• Stored data entries:
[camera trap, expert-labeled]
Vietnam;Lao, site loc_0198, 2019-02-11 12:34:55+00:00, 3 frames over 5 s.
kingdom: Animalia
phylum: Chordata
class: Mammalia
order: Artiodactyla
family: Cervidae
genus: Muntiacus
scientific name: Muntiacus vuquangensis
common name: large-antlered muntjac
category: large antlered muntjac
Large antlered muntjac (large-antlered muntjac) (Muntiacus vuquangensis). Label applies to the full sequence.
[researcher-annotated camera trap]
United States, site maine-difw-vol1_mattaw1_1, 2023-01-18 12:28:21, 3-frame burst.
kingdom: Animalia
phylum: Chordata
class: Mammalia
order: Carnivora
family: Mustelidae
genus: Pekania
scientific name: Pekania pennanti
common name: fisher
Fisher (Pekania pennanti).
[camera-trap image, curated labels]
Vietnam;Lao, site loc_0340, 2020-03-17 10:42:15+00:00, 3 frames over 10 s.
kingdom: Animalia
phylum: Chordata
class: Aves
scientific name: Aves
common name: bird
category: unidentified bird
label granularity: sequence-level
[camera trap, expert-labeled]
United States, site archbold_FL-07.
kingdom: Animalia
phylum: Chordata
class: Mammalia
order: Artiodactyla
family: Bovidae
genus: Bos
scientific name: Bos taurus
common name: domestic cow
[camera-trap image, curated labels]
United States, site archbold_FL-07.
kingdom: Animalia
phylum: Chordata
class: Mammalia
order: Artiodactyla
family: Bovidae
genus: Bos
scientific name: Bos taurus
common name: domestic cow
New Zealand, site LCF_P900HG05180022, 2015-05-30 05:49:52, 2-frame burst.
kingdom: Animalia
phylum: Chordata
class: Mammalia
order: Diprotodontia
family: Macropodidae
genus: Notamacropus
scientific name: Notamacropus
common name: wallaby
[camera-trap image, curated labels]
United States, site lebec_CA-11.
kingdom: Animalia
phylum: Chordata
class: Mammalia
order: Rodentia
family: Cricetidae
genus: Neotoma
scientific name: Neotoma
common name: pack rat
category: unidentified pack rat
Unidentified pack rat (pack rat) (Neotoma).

• What you need to do: Go through the entries above and pull out each line with "genus" in it.

• Solution to this problem:
genus: Muntiacus
genus: Pekania
genus: Bos
genus: Bos
genus: Notamacropus
genus: Neotoma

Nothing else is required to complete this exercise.